Still, it was worth comparing these flowers with those on other viney mistletoes living among Buttonwood branches along the mangrove's edge. No obviously unisexual flowers were found, but some did show up displaying certain curious features, shown below:

Tropical Mistletoe, STRUTHANTHUS CASSYTHOIDES, flower

Though I find no mention in the literature about it, those little white things on the flower's corolla lobes look like glands at the tips of anthers temporarily stuck to recently opened corolla lobes. Maybe the idea is for ants to come along, tug at the tasty gland, and help the anther unstick? Other flowers on other plants sometimes showed this condition, too. Who knows?

While "doing the botany" and still uncertain what plant family we had here, I'd made a cross-section of an ovary, finding it containing a single cell, which is OK if we have a mistletoe, shown below:

Tropical Mistletoe, STRUTHANTHUS CASSYTHOIDES, over cross section

So, this is STRUTHANTHUS CASSYTHOIDES, a true mistletoe of the Mistletoe Family, but a genus I hadn't recognized before. The species occurs from the Yucatan Peninsula south to Costa Rica. In the Yucatan it seems to be fairly common. Here along the arid northern coast I've noticed it only on Buttonwood trees, though an online paper from Nicaragua describes it as a serious parasite on citrus trees there, and numerous other tree species. Another Struthanthus occurs here, but its flower clusters are longer and more open.

It's worth remembering that the northern, Christmas-decoration-type mistletoe, in the genus Phoradendron, recently have been banished from the Mistletoe Family and relegated first to the Viscaceae, then to the Santalaceae. What we have here, then, having been retained in what's traditionally thought of as the Mistletoe Family, is a real, real mistletoe, though one without a decent English name. It might as well be called Tropical Mistletoe, like several other species, since it's not found up North.

It's also good to remember that mistletoes are only partially parasitic, though they are firmly rooted in their host trees. They do have green leaves, which photosynthesize the carbohydrates that are their real food, but they rob their host tree of sap.

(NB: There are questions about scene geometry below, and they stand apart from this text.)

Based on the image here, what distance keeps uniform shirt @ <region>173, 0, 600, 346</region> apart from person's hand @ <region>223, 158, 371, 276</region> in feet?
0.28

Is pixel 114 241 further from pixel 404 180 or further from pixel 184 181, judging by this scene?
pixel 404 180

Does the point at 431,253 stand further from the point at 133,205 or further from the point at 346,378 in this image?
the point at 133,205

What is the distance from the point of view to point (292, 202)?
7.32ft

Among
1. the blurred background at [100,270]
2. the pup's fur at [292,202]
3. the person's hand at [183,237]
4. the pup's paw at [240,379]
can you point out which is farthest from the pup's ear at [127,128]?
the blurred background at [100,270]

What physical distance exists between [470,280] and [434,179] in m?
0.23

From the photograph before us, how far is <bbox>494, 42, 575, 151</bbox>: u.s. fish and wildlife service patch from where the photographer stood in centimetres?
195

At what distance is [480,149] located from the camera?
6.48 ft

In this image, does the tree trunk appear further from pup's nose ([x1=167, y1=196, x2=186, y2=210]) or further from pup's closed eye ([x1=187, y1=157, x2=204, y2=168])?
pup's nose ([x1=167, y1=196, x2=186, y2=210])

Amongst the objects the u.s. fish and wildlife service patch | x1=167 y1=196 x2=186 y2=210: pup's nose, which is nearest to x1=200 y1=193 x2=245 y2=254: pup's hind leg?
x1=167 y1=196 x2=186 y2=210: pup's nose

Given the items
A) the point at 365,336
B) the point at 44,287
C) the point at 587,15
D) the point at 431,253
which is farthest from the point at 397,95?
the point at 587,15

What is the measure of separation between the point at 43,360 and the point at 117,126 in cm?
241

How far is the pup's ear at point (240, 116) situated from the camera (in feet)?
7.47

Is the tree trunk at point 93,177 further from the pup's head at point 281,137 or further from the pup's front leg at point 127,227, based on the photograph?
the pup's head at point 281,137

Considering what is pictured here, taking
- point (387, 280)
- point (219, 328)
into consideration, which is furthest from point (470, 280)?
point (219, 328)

Entry from notes taken during a camping trip, on April 2, 2019, to Seibal Archaeological Park about 15kms east of Sayaxché, Petén department; tropical rainforest, elevation ~220m (~720 ft), ~N16.492°, W90.209° GUATEMALA
A TREE COVERED WITH MISTLETOE
Hiking out of the park, on the little gravel road about 5kms north of Paraiso, beside the road next to a ranch a Madred de Cacao tree, Gliricidia sepium of the Bean Family, mostly leafless because of the dry season, was almost completely covered with a semiparasitic vine, as shown below:

Tropical Mistletoe, STRUTHANTHUS CASSYTHOIDES, covering Gliricidia sepium

Up close I had one of those similar-but-different experiences, brought about by what's shown below:

Tropical Mistletoe, STRUTHANTHUS CASSYTHOIDES, flowers & leaves

But the flowers seen close up seemed to be just like something I'd seen, shown below:

Tropical Mistletoe, STRUTHANTHUS CASSYTHOIDES, flowers

Eventually I realized that in fact I've seen this species before, at the edge of a mangrove swamp in northern coastal Yucatan, but that plant had been much, much less robust that this Guatemalan population. Especially the Yucatan plant's flowers had been much less numerous in relatively small clusters. Maybe it was because of the northern Yucatan's aridness. Whatever the case, here was a different appearance of the tropical mistletoe Struthanthus cassythoides.